VIII
No
ano 1979, numa bela manhã de chuva, dois cavalheiros terminando de pequen’-almoçar
em a pastelaria mais próxima do estuário, saindo ambos juntos até à praceta das
estátuas-gémeas, aí se separando, o mais alto & mais velho descendo rumo
aos grandes armazéns, o júnior baixote subindo ao bairro dos columbófilos. É o último
ano vivente de um deles, o outro aguenta mais catorze anos.
Um
deles forneceu manuscritos ao outro. São relatórios cruelmente codificados:
chegadas, estadas & partidas de navegação litoral; elencos de teatros da
capital & da segunda cidade do País; contactos-retransmissores do Ateneu
Filatélico; abrigos-seguros no interior nordestino; sítios onde deveras se come
bem & barato.
Só
conheci um deles em pessoa. Só partes esparsas pude ler de tais manuscritos. Decifrei
talvez oitenta páginas, não mais. Fui muito bem pago. Desde então, não tive
mais encomendas desse género de trabalho, que, para meu azar, é o que prefiro.
Consumi
três semanas em tal decifração. Foi numa quinta a leste daqui-hoje. Terminado o
trabalho, deixaram-me ficar cinco dias para me restituir a regularidade do sono
& da alimentação.
Nem
1979 é já nem jamais 1993 volta a ser. Deveria não ter pena de tal. Mas tenho.
IX
Só
o suficiente – a divisa é de Maria da Visitação
A.G. Olham-na hoje numa rua de Coimbra, não a vêem, nem suspeitam de essa
velhinha ter sido uma das mais bem formadas servidoras da Repúblicas. Na
altura, ela residia na Carlos Seixas. Mudaram-na depois para a Dias da Silva. Acabou
na Afonso Duarte. Tem menos dois anos que noventa (nascida a 19 de Julho). Não pede
nem dá. Nada lhe sobra, nada lhe falta. De poucas vidas pode, parecido sequer,
ser tal dito.
X
Janela
bastante, roupa no arame.
Trecho
de rio entre esquinas semipróximas.
Lotaria
anónima ceifando a preceito.
Viagem
alternativa feita com proveito.
Não
mais, nunca mais, aquiescência-zero.
Porta
bastante.
XI
O
dia encerrou-se sem mínimo sinal do esperado aguaceiro. Ao menos, o calor não sufocou
esta casa. Dei-me horas de sono depois de três de teatro muito bem feito por
ingleses de há 41 anos. Não foi um sono-em-branco. Sonhei – por assim dizer –
transatlanticamente. Vi-me num casarão de pedra & madeira no continente americano.

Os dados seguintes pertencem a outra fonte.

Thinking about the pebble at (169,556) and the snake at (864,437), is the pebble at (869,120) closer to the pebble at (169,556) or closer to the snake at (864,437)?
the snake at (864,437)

No amplo lar, queimei jornais infestados de mijo de rato. Alguém me surgiu ao
grande portão da sala, incitando-me, em uma humildade imperiosa, a apagar a
fogueira. Vi-me num átrio de universidade. Angustiava-me não ter comigo o meu
bornal, a minha tinta, os meus lápis, este caderno mesmo. Rondava por ali o António
Lopes Cação de Trouxemil, que me apercebi desconhecer ainda a má-nova do meu Irmão
Rui. Levaram-me então a bordo de uma estranha barca sob que não havia água, só vegetação
selvagem. Dali partia a máquina-voadora de regresso à Europa. Não era o futuro,
não era algum século identificável – era uma espécie de presente sem relógio,
bússola ou calendário. Não havia, claro, quaisquer cores ou sons. Moviam-se a
cartolina os bonecos sonhados. Todavia, a omnisciência parecia ser para eles tão
natural como na laranjeira a esfera de ouro maciço.
Despertei
quando esmaecera já a tarde, já a noite se assenhoreara do pobre mundo
exterior. Brinquei um pouco com o Menino. Fiz café, comi pão vesperal com mel
novo, fumei com algum delícia mirando o que foram campos & o que foi luz.